13 millions pour 22 personnes

En somme, les 22 membres actuels de l’action collective n’ont accumulé que 8 % des UAI octroyées, ce qui totalise « un manque à gagner total de près de 13 000 000 $ », calculent les avocats au dossier. « Tout laisse présager que les octrois [d’UAI aux employés] visaient à les garder accrochés et à les motiver à donner leur maximum dans le cadre de ladite transaction », ajoute-t-on.

Selon la requête, Bombardier considère que ses employés « auraient fait l’objet d’une fin d’emploi sans motif valable, ce qui aurait prétendument mené à la fin du lien d’emploi et donc à une acquisition anticipée de certaines UAI et à une expiration d’une autre tranche d’UAI ».

MCaron soutient plutôt que les contrats d’emploi sont demeurés en vigueur.

L’article 2097 du Code civil du Québec prévoit expressément que l’aliénation d’une entreprise ou la modification d’une structure juridique par fusion ou autrement ne met pas fin à un contrat de travail.

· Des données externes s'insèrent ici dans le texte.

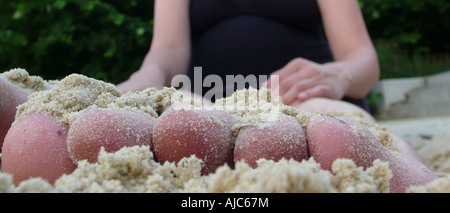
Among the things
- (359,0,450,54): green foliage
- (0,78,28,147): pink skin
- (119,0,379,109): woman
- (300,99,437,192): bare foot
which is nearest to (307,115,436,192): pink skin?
(300,99,437,192): bare foot

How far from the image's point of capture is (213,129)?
45 centimetres

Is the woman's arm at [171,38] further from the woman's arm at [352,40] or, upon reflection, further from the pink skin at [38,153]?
the pink skin at [38,153]

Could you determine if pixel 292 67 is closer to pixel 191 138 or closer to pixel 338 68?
pixel 338 68

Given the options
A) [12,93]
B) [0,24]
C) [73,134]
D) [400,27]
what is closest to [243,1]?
[12,93]

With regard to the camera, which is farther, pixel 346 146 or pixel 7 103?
pixel 7 103

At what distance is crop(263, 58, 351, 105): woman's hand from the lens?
1329mm

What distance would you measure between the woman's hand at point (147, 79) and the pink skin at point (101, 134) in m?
0.77

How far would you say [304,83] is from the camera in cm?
133

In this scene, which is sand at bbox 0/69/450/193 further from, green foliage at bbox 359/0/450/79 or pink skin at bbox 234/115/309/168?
green foliage at bbox 359/0/450/79

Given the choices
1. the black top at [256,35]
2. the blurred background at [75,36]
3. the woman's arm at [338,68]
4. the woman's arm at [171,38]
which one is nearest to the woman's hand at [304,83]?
the woman's arm at [338,68]

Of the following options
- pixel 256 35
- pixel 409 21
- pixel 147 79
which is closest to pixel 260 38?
pixel 256 35

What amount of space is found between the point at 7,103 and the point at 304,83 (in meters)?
0.95

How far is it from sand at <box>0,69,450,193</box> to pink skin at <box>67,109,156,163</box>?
0.02 meters
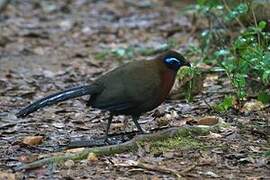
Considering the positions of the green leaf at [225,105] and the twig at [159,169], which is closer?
the twig at [159,169]

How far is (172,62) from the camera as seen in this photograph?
4961mm

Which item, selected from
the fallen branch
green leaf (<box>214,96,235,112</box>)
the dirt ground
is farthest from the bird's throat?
green leaf (<box>214,96,235,112</box>)

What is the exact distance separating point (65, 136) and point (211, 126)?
46.2 inches

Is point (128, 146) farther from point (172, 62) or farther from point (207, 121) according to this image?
point (207, 121)

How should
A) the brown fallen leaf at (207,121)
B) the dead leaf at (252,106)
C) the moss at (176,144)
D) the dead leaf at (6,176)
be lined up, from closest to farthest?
the dead leaf at (6,176) → the moss at (176,144) → the brown fallen leaf at (207,121) → the dead leaf at (252,106)

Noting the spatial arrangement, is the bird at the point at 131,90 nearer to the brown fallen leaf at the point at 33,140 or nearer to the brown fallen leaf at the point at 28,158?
the brown fallen leaf at the point at 33,140

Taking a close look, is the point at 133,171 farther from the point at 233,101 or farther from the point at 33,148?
the point at 233,101

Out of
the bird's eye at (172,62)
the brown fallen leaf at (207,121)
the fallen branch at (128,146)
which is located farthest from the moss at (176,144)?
the bird's eye at (172,62)

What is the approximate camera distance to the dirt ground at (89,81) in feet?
14.4

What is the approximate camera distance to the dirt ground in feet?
14.4

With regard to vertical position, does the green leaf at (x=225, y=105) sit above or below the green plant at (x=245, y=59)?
below

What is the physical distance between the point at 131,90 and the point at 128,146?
41 centimetres

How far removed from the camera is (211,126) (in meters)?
5.04

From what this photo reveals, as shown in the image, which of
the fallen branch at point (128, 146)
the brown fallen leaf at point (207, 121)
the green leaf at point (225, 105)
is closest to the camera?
the fallen branch at point (128, 146)
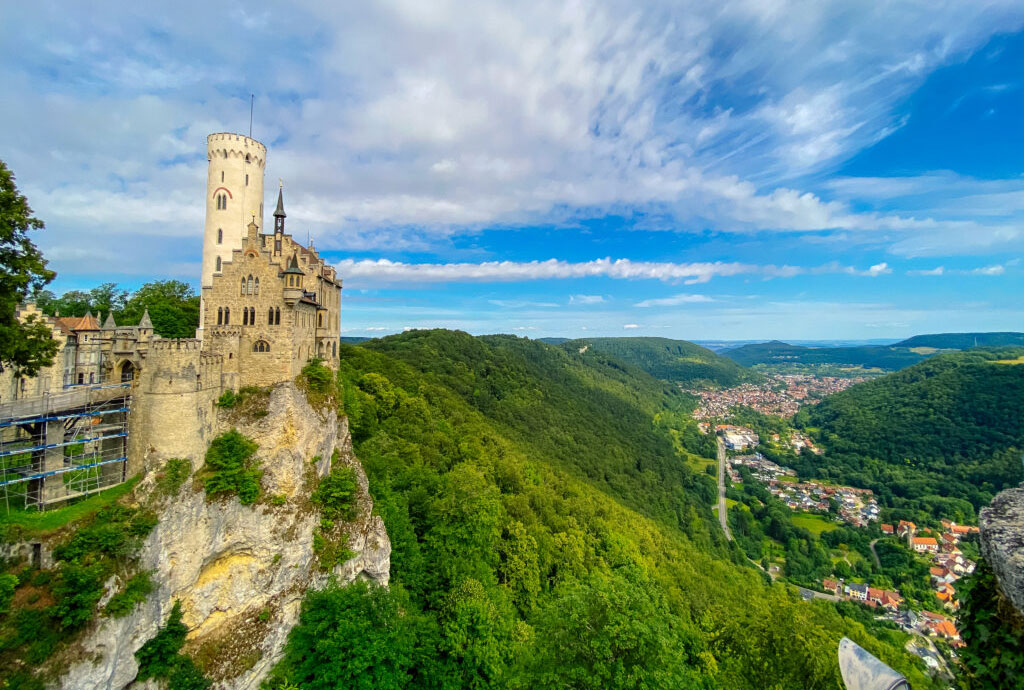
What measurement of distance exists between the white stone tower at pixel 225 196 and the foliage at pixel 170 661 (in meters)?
17.9

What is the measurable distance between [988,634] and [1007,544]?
Result: 154 cm

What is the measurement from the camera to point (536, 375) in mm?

Extrait du document soumis au tribunal

La requête judiciaire rappelle que Bombardier a vendu le projet C Series, les avions CRJ et Q Series, ses divisions Aérostructures et Transport au fil des ans en raison de problèmes financiers sévères. Cela aurait fait passer le nombre d’employés permanents à temps plein de 57 854 à 13 259, entre 2018 et 2021. Les employés concernés par cette affaire pourraient donc être assez nombreux, mais leur nombre est inconnu pour le moment.

Le représentant du groupe, Jérôme Gauthier, a commencé à travailler pour Bombardier en 1996. Il y a occupé diverses fonctions au sein du service des finances, même après la vente de la division Transport à Alstom. En novembre 2020, il avait obtenu 83 334 UAI dont la date d’acquisition devait être le 10 novembre 2023.

« En utilisant la valeur d’une action de catégorie B de Bombardier en date des présentes, laquelle est d’approximativement 70,00 $, M. Gauthier serait en droit d’obtenir une somme totale de 233 335 $ », précise la requête.

Calex souhaite que le Tribunal condamne Bombardier à payer des dommages et intérêts ainsi que des dommages punitifs et exemplaires aux membres du groupe.